Brooklyn Navy Yard's warehouse known as Building 77 to be renovated, de Blasio says
A manufacturing facility with 3,000 new, permanent jobs will rise at the site of a Brooklyn Navy Yard warehouse now being used for storage, growing the industrial park's employment by 40 percent, Mayor Bill de Blasio announced Monday.
The renovation of the Building 77, which accounts for about 25 percent of built space at the Navy Yard, will accommodate existing tenants of the industrial park seeking to expand and in turn create space for new tenants elsewhere in the park, city officials said.
"The city's investment is about more than just physical building and the businesses that will be here," de Blasio said, wearing a hard hat at the news conference in Building 77. "It is about jobs.
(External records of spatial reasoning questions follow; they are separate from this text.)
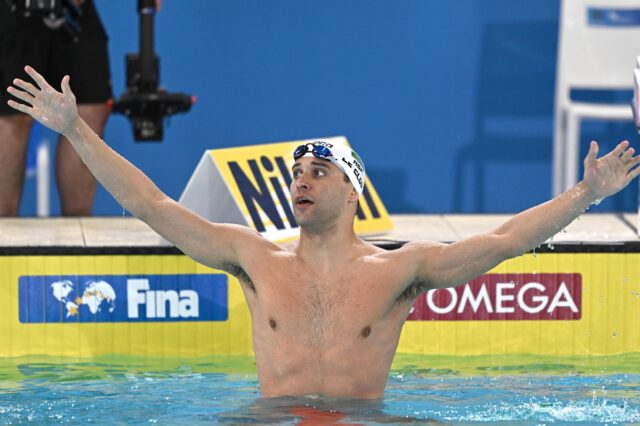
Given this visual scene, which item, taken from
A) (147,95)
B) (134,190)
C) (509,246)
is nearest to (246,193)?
(147,95)

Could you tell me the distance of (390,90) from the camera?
321 inches

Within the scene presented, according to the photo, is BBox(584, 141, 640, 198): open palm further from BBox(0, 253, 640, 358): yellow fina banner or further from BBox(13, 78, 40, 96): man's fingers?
BBox(0, 253, 640, 358): yellow fina banner

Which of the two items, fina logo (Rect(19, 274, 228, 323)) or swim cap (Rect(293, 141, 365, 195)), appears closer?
swim cap (Rect(293, 141, 365, 195))

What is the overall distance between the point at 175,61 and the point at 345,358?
3989 millimetres

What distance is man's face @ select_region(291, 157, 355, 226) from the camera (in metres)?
4.18

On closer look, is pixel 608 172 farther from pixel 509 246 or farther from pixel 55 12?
pixel 55 12

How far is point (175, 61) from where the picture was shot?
26.3 feet

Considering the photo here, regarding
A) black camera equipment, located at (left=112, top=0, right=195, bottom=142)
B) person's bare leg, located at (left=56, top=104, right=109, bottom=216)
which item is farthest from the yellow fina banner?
black camera equipment, located at (left=112, top=0, right=195, bottom=142)

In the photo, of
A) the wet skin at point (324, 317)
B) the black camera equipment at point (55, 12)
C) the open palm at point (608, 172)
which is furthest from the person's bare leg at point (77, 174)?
the open palm at point (608, 172)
It is about building the economic future for our people."
The renovation is financed by the nonprofit Brooklyn Navy Yard Development Corporation, $73.1 million in mayor's office capital and $3.7 million from the City Council and the Brooklyn borough president's office, officials said. The corporation also secured a $42 million loan and $4 million in tax credits.
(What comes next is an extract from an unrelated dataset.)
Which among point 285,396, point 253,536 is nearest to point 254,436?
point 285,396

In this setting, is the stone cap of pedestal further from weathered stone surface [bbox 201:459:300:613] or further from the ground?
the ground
The 16-floor building is currently used for "extremely passive storage" and employs only a couple dozen people, said corporation president David Ehrenberg. Renovations should be completed by mid- to late-2016, officials said.
The corporation will lease 240,000 square feet to a medical diagnostics company, officials said. There is backlog of more than 100 prospective tenants jostling for the remaining space, officials said.
The Navy Yard, which employed tens of thousands of people during World War II and produced warships until it was decommissioned in the 1960s, has become what de Blasio called "a vibrant hub for modern manufacturing."